>> start DATA FOR THIS EXERCISE
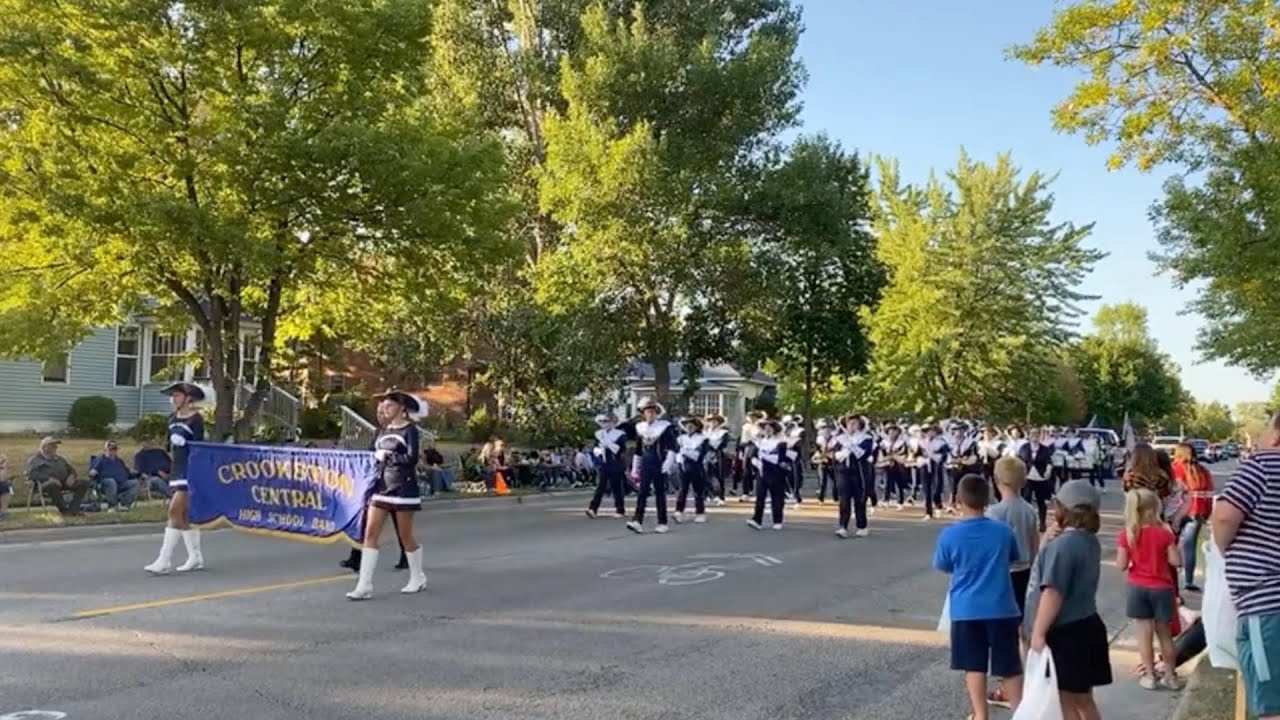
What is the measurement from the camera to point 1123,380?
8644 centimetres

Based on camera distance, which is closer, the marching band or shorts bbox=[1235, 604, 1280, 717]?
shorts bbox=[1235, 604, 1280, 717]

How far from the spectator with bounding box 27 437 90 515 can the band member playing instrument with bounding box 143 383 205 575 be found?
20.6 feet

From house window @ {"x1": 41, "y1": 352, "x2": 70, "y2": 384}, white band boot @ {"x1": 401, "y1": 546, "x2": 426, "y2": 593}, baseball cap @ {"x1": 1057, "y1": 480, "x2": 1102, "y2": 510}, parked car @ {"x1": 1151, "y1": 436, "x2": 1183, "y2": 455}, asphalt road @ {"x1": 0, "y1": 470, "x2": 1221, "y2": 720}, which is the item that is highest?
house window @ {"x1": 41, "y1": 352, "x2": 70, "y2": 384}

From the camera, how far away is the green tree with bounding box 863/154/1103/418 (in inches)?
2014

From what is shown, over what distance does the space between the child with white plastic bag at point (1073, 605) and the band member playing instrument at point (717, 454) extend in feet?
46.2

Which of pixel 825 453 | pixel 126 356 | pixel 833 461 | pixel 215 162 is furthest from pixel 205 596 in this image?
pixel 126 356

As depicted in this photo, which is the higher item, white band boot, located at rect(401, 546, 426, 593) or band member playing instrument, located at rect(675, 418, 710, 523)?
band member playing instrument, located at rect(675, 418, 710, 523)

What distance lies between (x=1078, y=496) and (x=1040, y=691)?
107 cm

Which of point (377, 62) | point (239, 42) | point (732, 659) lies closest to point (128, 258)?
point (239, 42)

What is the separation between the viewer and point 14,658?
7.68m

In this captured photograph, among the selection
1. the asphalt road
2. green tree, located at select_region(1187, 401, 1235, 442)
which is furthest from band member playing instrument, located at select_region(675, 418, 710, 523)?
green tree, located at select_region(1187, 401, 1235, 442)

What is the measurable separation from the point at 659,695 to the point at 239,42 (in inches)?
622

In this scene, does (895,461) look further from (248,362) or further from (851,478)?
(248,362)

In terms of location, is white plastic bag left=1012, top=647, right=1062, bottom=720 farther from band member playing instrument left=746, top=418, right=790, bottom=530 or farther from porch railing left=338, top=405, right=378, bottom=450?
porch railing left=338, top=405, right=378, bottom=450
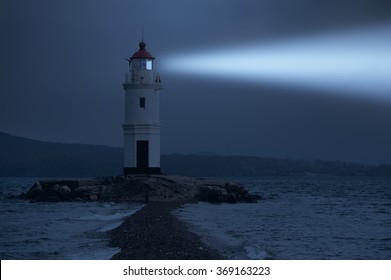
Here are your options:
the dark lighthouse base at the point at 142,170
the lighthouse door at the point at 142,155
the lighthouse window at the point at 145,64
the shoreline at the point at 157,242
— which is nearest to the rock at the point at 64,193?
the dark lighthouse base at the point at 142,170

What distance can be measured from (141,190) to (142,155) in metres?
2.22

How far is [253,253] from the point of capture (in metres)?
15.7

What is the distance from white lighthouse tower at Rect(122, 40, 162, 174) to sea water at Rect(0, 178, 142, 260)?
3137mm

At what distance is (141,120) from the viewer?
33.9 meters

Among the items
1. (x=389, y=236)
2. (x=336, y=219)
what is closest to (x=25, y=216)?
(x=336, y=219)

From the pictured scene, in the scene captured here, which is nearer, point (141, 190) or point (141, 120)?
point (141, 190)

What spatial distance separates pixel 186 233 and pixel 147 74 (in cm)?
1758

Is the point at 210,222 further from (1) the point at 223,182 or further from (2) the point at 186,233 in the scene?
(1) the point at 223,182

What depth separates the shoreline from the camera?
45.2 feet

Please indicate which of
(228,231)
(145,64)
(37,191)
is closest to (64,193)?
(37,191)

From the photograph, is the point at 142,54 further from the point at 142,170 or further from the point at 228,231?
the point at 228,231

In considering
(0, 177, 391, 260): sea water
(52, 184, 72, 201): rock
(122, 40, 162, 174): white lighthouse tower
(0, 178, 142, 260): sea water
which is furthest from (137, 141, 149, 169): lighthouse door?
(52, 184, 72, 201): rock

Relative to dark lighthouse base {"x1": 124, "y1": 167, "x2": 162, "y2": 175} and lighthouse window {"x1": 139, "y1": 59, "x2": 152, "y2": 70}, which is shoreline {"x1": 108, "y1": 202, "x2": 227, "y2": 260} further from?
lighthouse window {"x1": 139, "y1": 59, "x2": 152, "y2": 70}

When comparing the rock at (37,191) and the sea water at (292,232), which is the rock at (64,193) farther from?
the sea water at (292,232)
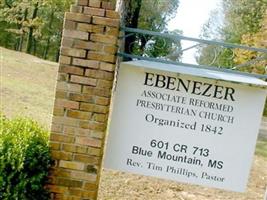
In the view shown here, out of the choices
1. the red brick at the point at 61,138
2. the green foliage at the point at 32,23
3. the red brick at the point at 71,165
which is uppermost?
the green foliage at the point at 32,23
>> end DATA FOR THIS EXERCISE
**WHAT YOU NEED TO DO**
Arrange the rows from the line containing "What is the distance" through the end of the rows as a Markdown table with the columns "Number" and "Line text". Number the lines in order, skip the blank lines, and leave out the pictures.

**THE OUTPUT**
| Number | Line text |
|---|---|
| 1 | What is the distance from white lighthouse tower at Rect(122, 40, 162, 174) to sea water at Rect(0, 178, 142, 260)? |
| 2 | 3137mm |
| 3 | At what distance is (141,120) from the viewer? |
| 4 | 33.9 meters |
| 5 | Among the items |
| 6 | 1. (x=389, y=236) |
| 7 | 2. (x=336, y=219) |
| 8 | what is closest to (x=25, y=216)? |
| 9 | (x=336, y=219) |
| 10 | From the pictured scene, in the scene captured here, which is nearer, point (141, 190) or point (141, 120)? |
| 11 | point (141, 190) |
| 12 | What spatial distance separates pixel 186 233 and pixel 147 74 (in cm)? |
| 13 | 1758 |
| 14 | Is the point at 210,222 further from (1) the point at 223,182 or further from (2) the point at 186,233 in the scene? |
| 15 | (1) the point at 223,182 |
| 16 | What depth separates the shoreline from the camera? |
| 17 | 45.2 feet |
| 18 | Please indicate which of |
| 19 | (228,231) |
| 20 | (145,64) |
| 21 | (37,191) |
| 22 | is closest to (64,193)? |
| 23 | (37,191) |
| 24 | From the photograph, is the point at 142,54 further from the point at 142,170 or further from the point at 228,231? |
| 25 | the point at 228,231 |
| 26 | In considering |
| 27 | (0, 177, 391, 260): sea water |
| 28 | (52, 184, 72, 201): rock |
| 29 | (122, 40, 162, 174): white lighthouse tower |
| 30 | (0, 178, 142, 260): sea water |
| 31 | which is furthest from (137, 141, 149, 169): lighthouse door? |
| 32 | (52, 184, 72, 201): rock |
| 33 | Relative to dark lighthouse base {"x1": 124, "y1": 167, "x2": 162, "y2": 175} and lighthouse window {"x1": 139, "y1": 59, "x2": 152, "y2": 70}, which is shoreline {"x1": 108, "y1": 202, "x2": 227, "y2": 260} further from? |
| 34 | lighthouse window {"x1": 139, "y1": 59, "x2": 152, "y2": 70} |
| 35 | When comparing the rock at (37,191) and the sea water at (292,232), which is the rock at (64,193) farther from? |
| 36 | the sea water at (292,232) |
| 37 | In the view shown here, out of the choices |
| 38 | 1. the red brick at the point at 61,138 |
| 39 | 2. the green foliage at the point at 32,23 |
| 40 | 3. the red brick at the point at 71,165 |
| 41 | which is uppermost? |
| 42 | the green foliage at the point at 32,23 |